The minimum amount of salt content in Frozen meal is 0.08 g/100g and the maximum amount of salt content in frozen meal is 4.6 g/100g.

According to the subsequent Tukey post hoc test, Ambient meal complete has high salt content with a mean of 1.645g/100g then followed by the chilled milled complete which has a mean of 0.994 g/100g and lastly is the Frozen meal complete that has a mean of 0.54 g/100g

According to the literature review, Antúnez et al. (2019) research on the F.S.A. guidelines and standards on foods' sodium (salt) content and the anticipated impact explains various measures. Among the main findings is that there are various sub categories of targets to be met by food manufacturers by 2024. For instance, bacon is 1035 sodium (2.59g of salt) per 100 grams of bacon and 430mg sodium (1.08g salt) per 100 grams of sausages. Tan et al. (2019) on research on the same, support the above findings by further giving more targets as set out by the F.S.A. lists and explains the targets like meat pies with a target of 370 mg sodium (0.93 salt) per 100 gram of meat pie and standard of 320mg sodium (0.8g salt) for meat-based pasties by 2024.

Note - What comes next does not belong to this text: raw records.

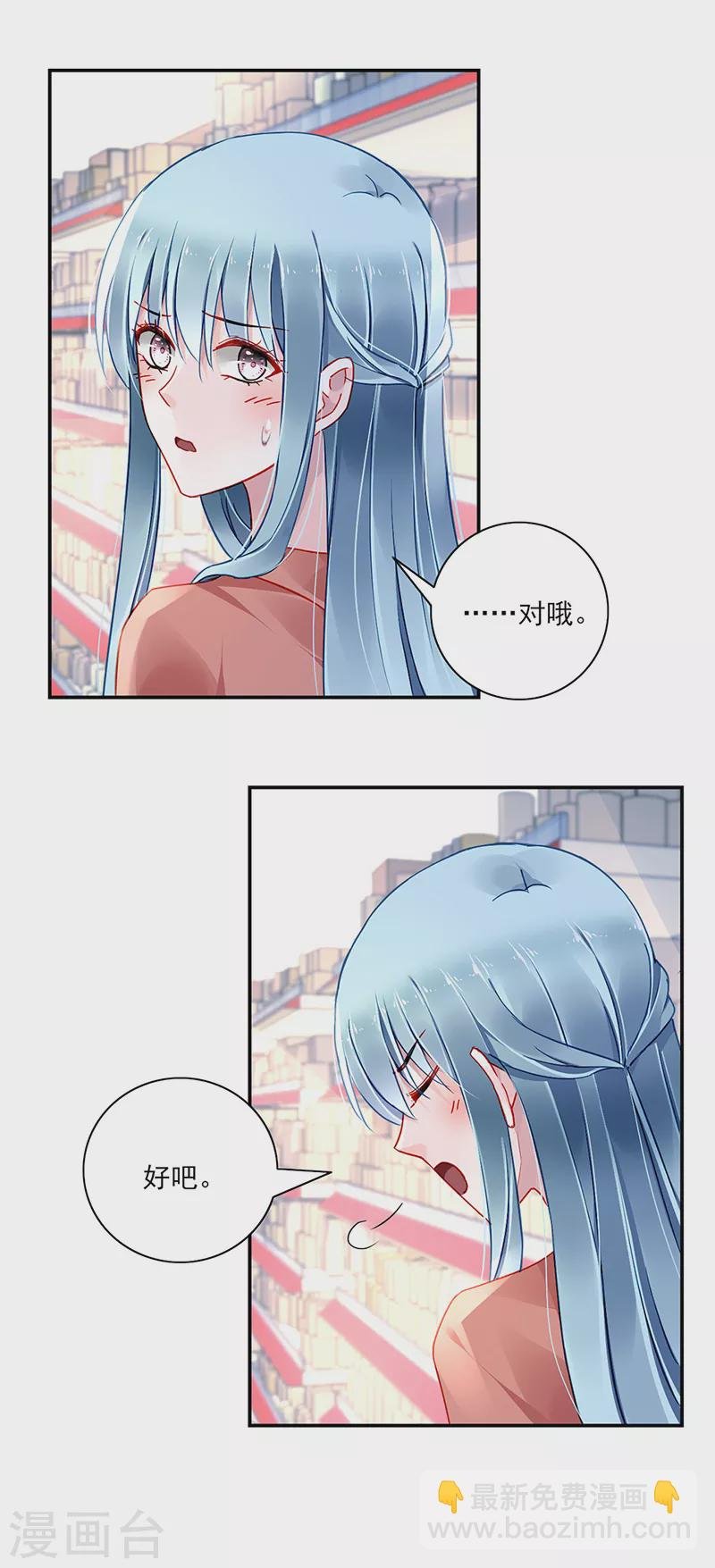 第289话 真是搞不懂她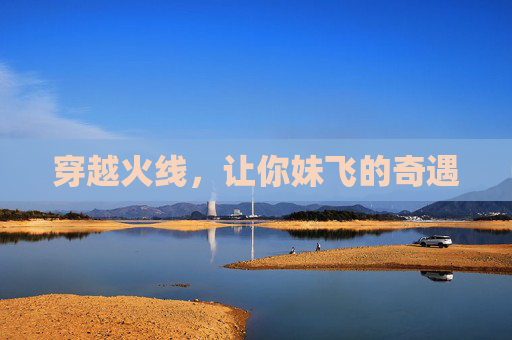 穿越火线,让你妹飞的奇遇 穿越火线,让你妹飞的奇遇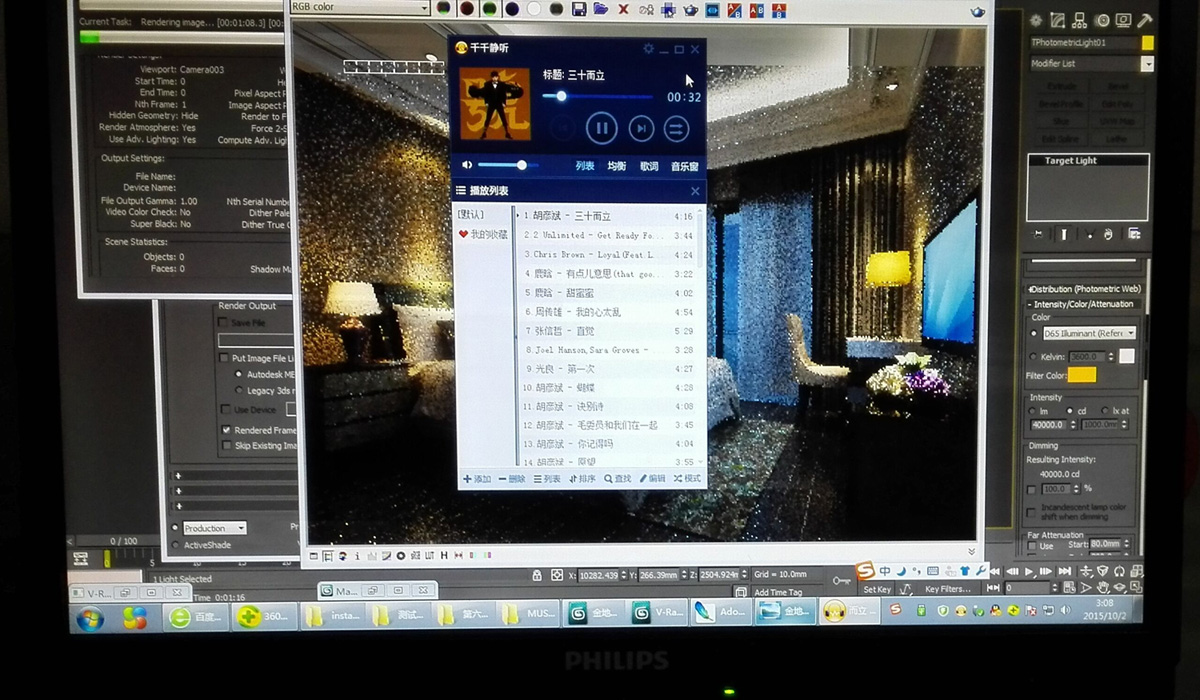 QQ图片20151002052944.jpg QQ图片20151002052944.jpg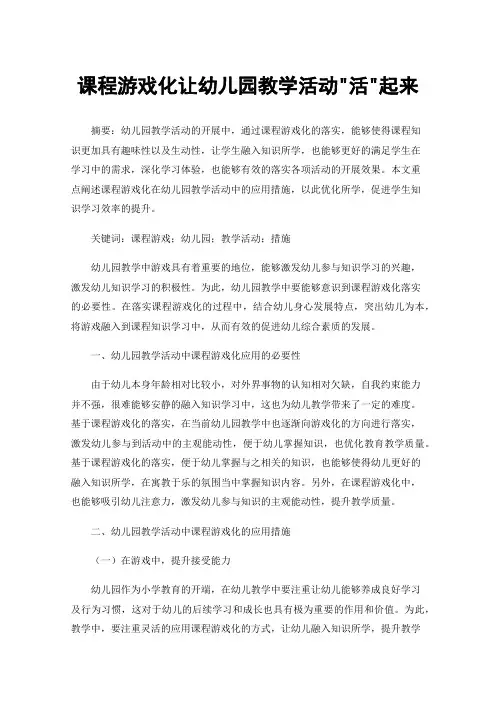 课程游戏化让幼儿园教学活动活起来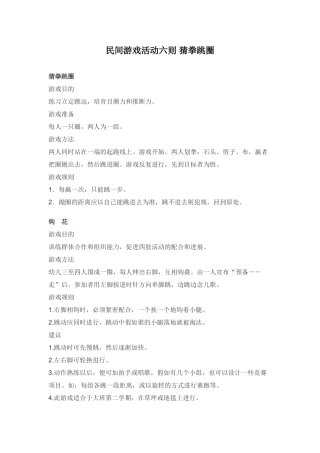 民间游戏活动六则-猜拳跳圈
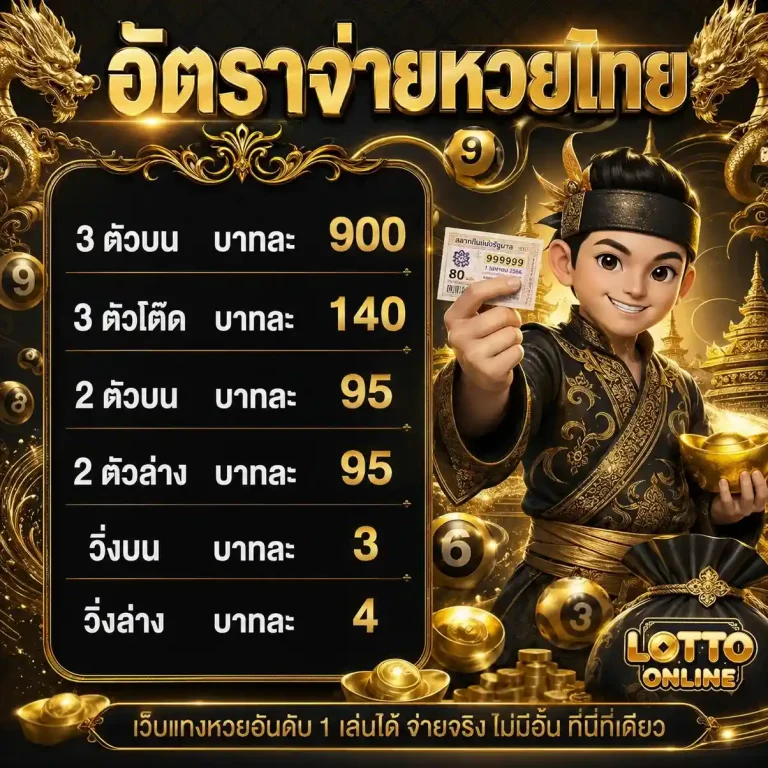 หวยลาว กาชาด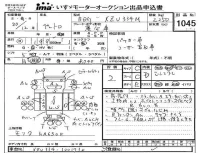 Hino DUTRO лот № 1045 оценка 2  с аукциона в Японии 4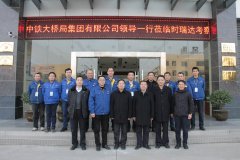 中铁大桥局集团有限公司总经理文武松一行莅临LEJING.COM(中国)有限公司
重工考察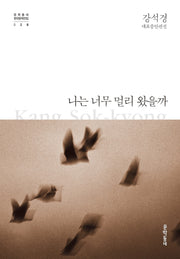 나는 너무 멀리 왔을까(문학동네 한국문학전집 28)(양장본 HardCover)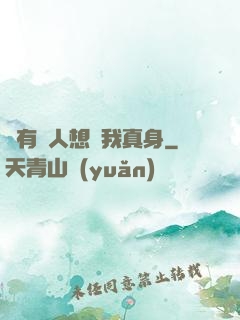 總有壞人想搶我真身
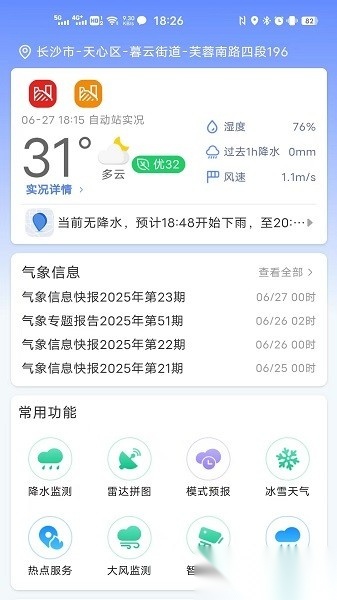 湖南天气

Menyanu, Russell & Charlton (2019) further expound more on the above standards by discussing several such standards and their anticipated importance. Among the foods containing high salt content include pizza, soups, crisps, snacks, and biscuits. Sampling the standards, the target for biscuits is 220 mg sodium (0.55g salt) and for children's main meals is 685 mg sodium (1.71g salt) per 100 mg of their food. The writers further posit that the above targets are part of the campaign started in 2003 by the F.S.A. to reduce salt intake to 6mg per day per person by 2024.

Generally, the Chinese foods have high salt content which is harmful to the bodies of the human beings. According to the Gregor (2018), the high salt content in foods leads to the existence of cardiovascular diseases. High intake of slat foods leads the risk of hypertension that endangers the life of the human being.

CONCLUSION

The research provided a better view of the quantity of salt that is found in the products processed by Chinese and UK products. The aim of the study is to establish the sodium content in Chinese cuisine products and determine if they are in line with the F.S.A 2024 standards. There were two objectives of the study. Firstly, the study was to systematically collect data on sodium levels in processed Chinese products. Secondly, it was to compare the sodium values against the FSA standard on salt content. The research has revealed that Chinese products have a high salt content (g/100g) than in the UK. Therefore, Chinese foods are saltier than UK foods. This research will help the Chinese companies to know the required salt content g/ 100g and adhere to the F.S.A 2024 guidelines and standards on foods’ sodium (salt) content.